I KNOW my truck has plenty of power to turn the 35's. BUT, it the 35's still give a noticeable difference in power, shifting, etc...and logically I would think the 4.10's would correct this.
Anyone?
For the record, I've got two mustangs and an SRT6 Crossfire when I want to go 90+mph. The truck is made for 0-65, with a LOT of low-speed beach 'lugging', where the 4.10's and 'stock' final drive would likely help out a lot. Although I don't tow, going back to stock would benefit me, especially on the sand.
SQ
All it sounds like here is you are trying to convince yourself you need 4.10's. And probaly because you are getting a good deal on a used set of gears. Hey, put them in, have fun, get after it.
4.10 vs 3.73 @ 60 = 1670 vs 1513
your call. for the $ if realy worried about trans, upgrade the converter...
There is a very evident seat of the pants change when going from a stock truck with stock tires, to a stock truck with aftermarket tires. I have friends with stock trucks, and they would smoke me now that I have 35's.

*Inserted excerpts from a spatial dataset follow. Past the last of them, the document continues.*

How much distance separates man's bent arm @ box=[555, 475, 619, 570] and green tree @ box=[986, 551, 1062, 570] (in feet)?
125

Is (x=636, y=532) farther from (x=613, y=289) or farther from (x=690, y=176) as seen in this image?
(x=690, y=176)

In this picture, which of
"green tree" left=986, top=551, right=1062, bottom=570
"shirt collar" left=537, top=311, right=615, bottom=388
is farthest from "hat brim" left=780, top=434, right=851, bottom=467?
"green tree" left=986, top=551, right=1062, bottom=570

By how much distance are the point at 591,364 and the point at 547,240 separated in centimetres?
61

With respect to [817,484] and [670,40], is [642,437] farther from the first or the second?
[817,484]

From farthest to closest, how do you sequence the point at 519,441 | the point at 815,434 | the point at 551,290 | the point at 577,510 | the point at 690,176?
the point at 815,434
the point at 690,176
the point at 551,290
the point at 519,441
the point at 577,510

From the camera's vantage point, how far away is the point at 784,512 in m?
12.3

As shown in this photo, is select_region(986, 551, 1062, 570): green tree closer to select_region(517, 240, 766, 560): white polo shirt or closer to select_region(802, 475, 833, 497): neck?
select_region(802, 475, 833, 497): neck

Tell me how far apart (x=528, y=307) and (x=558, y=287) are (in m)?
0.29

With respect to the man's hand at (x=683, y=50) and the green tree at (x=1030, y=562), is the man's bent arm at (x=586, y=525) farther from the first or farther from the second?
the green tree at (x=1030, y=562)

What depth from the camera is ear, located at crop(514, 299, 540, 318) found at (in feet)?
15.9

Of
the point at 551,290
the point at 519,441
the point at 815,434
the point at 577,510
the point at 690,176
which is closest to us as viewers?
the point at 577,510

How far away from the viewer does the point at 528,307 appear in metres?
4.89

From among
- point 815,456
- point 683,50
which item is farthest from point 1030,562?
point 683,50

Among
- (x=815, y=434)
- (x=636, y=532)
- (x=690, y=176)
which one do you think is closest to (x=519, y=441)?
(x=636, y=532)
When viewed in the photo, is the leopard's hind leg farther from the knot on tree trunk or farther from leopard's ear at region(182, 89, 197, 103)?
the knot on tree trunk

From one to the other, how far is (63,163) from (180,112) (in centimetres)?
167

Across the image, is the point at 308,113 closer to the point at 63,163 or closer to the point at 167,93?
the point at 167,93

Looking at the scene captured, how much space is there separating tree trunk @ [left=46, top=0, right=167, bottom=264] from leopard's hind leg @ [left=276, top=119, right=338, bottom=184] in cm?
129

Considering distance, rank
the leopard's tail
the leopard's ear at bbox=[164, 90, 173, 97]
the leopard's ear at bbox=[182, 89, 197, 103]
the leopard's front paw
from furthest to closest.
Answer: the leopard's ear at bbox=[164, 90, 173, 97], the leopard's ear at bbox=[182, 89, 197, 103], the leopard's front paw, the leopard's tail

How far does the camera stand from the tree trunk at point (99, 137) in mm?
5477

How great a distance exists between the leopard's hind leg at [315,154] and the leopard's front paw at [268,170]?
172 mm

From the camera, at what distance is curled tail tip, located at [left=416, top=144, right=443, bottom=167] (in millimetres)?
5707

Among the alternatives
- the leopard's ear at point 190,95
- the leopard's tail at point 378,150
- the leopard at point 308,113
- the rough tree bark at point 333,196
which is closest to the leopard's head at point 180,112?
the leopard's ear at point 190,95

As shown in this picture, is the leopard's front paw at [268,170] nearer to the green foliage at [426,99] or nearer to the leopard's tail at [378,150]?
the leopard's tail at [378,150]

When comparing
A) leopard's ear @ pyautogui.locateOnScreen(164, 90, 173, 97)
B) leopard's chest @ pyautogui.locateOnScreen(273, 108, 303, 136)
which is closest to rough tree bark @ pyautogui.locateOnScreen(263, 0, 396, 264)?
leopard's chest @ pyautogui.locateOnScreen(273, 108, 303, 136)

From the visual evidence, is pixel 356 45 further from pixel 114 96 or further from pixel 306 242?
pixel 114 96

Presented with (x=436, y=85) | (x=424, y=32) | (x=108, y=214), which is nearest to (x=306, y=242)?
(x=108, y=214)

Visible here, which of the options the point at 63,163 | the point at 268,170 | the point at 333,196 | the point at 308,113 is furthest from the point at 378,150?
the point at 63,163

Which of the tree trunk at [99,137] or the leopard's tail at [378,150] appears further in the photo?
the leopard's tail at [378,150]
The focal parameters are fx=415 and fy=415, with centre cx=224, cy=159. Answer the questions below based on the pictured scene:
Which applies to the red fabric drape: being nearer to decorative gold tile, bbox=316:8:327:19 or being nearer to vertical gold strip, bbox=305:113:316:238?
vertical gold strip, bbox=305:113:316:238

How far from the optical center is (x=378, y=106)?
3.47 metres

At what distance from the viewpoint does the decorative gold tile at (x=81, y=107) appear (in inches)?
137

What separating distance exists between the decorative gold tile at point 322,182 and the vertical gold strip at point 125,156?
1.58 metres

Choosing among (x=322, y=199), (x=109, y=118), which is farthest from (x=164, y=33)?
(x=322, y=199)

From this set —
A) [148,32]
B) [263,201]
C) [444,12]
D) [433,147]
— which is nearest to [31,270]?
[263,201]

They are 10% taller, a lot wider and heavier - they MUST alter performance.
For the record - my buddy just sold his gears, so I missed out on that set. I'm still looking though - would prefer to just swap someone.
SQ
Maybe stock. I would not know, as my truck (nor any truck that I have owned) has been stock. But I can tell you, I notice no difference from stock tires to my 35x12.50.
The one in your gallery has stock tires, 2wd as far as I can tell...
SQ

wow.. some one needs to learn to use this...



I am going to purchase a set of used 4.10's from a friend with a low-mile truck.
My truck has 3.73's, and I want to make up for the 35" tires. I have a reputable person to install them...but not sure what else I will need OTHER than the gears themselves.
My truck has 70K on it, and I have never pulled more than 6K with it, and rarely tow ANYTHING. I do a lot of beach driving, 4x4 Hi and Low, probably 800-1200 miles a year. Otherwise, it is a daily driver with relatively easy use.
So, aside from 4.10 R&P Sets for front and rear, what else will I need?
Fluid obviously - how much?
Install kits? Which ones?
Anything else I should change/check/service while I'm in there?
Thanks
Shawn
My truck has 3.73's, and I want to make up for the 35" tires. I have a reputable person to install them...but not sure what else I will need OTHER than the gears themselves.
My truck has 70K on it, and I have never pulled more than 6K with it, and rarely tow ANYTHING. I do a lot of beach driving, 4x4 Hi and Low, probably 800-1200 miles a year. Otherwise, it is a daily driver with relatively easy use.
So, aside from 4.10 R&P Sets for front and rear, what else will I need?
Fluid obviously - how much?
Install kits? Which ones?
Anything else I should change/check/service while I'm in there?
Thanks
Shawn
This is really only a problem when towing a 24ft enclosed car hauler though.
SSminnow - a guy wants to know what he will need to make the swap, not a hundred opinions why he shouldn't do it. I've seen many of your posts recently and there seems to be ATTITUDE in most of them, and many are not very helpful.
SQ - You may not tow now, but you may in the future. I know from experience that 35s will make a difference over stock tires when it comes to putting power to the ground. I'm running 4.10s with 285s now putting my effective gear ratio at 3.90. Runs great on the freeway (2K RPM @ 70) and tows an 11k toyhauler perfectly. My speedo is reset via Smarty.
If you have the $$$, go for it. Better to find someone to swap axles though. Seems lots of peeps out there want freeway gears.
SQ - You may not tow now, but you may in the future. I know from experience that 35s will make a difference over stock tires when it comes to putting power to the ground. I'm running 4.10s with 285s now putting my effective gear ratio at 3.90. Runs great on the freeway (2K RPM @ 70) and tows an 11k toyhauler perfectly. My speedo is reset via Smarty.
If you have the $$$, go for it. Better to find someone to swap axles though. Seems lots of peeps out there want freeway gears.